# PROBLEMS TO SOLVE:
[1] Transcribe the political commentary word for word, between "Glenn Greenwald has" and "control those monsters.", inclusive.
[2] Name everyone that the political commentary lists as a concurring citation in Glenn Greenwald's post.

-- START SELECTED TEXT --

Glenn Greenwald has recently posted a very abstract jeremiad about our corrupt "establishment," with multiple concurring citations from Atrios, Paul Krugman, Matt Taibbi, Armando, (Big Tent Democrat on TalkLeft), and even Eliot Spitzer, recently returned from the dead by a collective realization that he was right about everything.

Our "establishment" is corrupt, and public outrage about the AIG bonuses is a very good thing, because it scares the corrupt "elite," and fear is the only force that can control those monsters.

This is only half right, as far as it goes, but it doesn't go quite far enough, and stops at a politically safe distance from the Oval Office, which is exactly where the buck is supposed to stop, and where Barack Obama continues to enable and support the most corrupt financial "establishment" since exactly the same corrupt "establishment" produced the Great Depression.

The whole chorus is singing in unison about the corruption of Henry Paulson and Tim Geithner, and somehow forgetting that Mr. Obama was already supporting humongous give-aways to corrupt banks in their most blatant conceivable manifestation, during his last debate with John McCain, when he endorsed Paulson's grab at an absolutely unrestricted mountain of money, $700 billion, and it wasn't just a blank check that Obama wanted Congress to sign over to Paulson... it even included pre-emptive immunity from prosecution!

-- END SELECTED TEXT --
-- START MATERIAL PROVIDED --

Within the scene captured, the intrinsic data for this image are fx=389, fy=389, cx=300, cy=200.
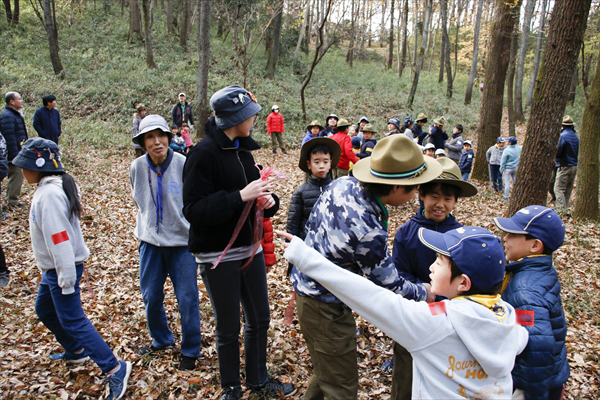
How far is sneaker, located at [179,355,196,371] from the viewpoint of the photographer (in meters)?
3.79

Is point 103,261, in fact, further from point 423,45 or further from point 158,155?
point 423,45

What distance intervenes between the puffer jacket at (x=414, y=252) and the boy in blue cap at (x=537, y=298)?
0.53 m

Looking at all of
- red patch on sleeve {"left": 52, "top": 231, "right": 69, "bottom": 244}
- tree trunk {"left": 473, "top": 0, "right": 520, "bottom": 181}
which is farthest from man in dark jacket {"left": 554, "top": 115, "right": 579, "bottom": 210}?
red patch on sleeve {"left": 52, "top": 231, "right": 69, "bottom": 244}

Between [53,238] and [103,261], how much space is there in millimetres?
3543

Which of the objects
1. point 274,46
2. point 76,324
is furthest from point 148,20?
point 76,324

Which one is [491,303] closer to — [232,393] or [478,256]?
[478,256]

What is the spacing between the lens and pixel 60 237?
127 inches

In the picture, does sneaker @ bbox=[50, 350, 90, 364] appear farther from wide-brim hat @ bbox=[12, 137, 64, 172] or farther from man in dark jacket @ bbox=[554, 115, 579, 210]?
man in dark jacket @ bbox=[554, 115, 579, 210]

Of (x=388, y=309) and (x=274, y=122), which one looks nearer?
(x=388, y=309)

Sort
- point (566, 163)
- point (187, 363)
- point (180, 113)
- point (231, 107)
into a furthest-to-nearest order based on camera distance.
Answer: point (180, 113)
point (566, 163)
point (187, 363)
point (231, 107)

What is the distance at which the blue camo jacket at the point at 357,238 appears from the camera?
232 centimetres

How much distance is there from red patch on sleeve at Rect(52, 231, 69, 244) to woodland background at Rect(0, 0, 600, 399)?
4.60ft

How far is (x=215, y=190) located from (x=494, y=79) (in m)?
11.3

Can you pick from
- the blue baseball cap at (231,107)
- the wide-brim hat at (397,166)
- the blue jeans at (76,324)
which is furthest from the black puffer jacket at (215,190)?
the blue jeans at (76,324)
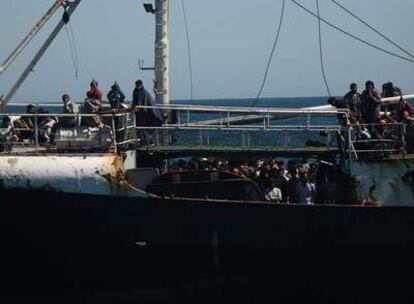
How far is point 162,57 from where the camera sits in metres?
20.2

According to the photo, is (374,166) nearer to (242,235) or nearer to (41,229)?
(242,235)

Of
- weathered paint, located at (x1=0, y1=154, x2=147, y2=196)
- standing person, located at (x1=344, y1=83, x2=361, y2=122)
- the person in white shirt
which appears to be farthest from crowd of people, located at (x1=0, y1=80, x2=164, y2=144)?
standing person, located at (x1=344, y1=83, x2=361, y2=122)

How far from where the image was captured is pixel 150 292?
16359 millimetres

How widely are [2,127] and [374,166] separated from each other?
7.22 metres

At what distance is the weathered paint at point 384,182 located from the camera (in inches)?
657

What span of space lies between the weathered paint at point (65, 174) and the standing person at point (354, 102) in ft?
16.0

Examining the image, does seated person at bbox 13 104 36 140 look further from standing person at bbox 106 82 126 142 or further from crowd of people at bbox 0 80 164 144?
standing person at bbox 106 82 126 142

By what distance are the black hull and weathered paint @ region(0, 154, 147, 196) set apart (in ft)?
0.59

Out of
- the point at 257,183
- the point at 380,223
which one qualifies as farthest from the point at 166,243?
the point at 380,223

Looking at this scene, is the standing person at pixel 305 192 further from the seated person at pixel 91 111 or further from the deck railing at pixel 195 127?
the seated person at pixel 91 111

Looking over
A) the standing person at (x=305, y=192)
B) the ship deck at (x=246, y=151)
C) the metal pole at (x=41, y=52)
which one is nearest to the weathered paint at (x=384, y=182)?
the ship deck at (x=246, y=151)

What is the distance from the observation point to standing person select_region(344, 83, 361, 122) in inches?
713

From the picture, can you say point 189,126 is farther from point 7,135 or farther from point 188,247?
point 7,135

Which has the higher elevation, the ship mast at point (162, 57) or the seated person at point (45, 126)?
the ship mast at point (162, 57)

-- END MATERIAL PROVIDED --

# SOLUTIONS:
[1]
Glenn Greenwald has recently posted a very abstract jeremiad about our corrupt "establishment," with multiple concurring citations from Atrios, Paul Krugman, Matt Taibbi, Armando, (Big Tent Democrat on TalkLeft), and even Eliot Spitzer, recently returned from the dead by a collective realization that he was right about everything.

Our "establishment" is corrupt, and public outrage about the AIG bonuses is a very good thing, because it scares the corrupt "elite," and fear is the only force that can control those monsters.

[2] Atrios, Paul Krugman, Matt Taibbi, Armando, and Eliot Spitzer.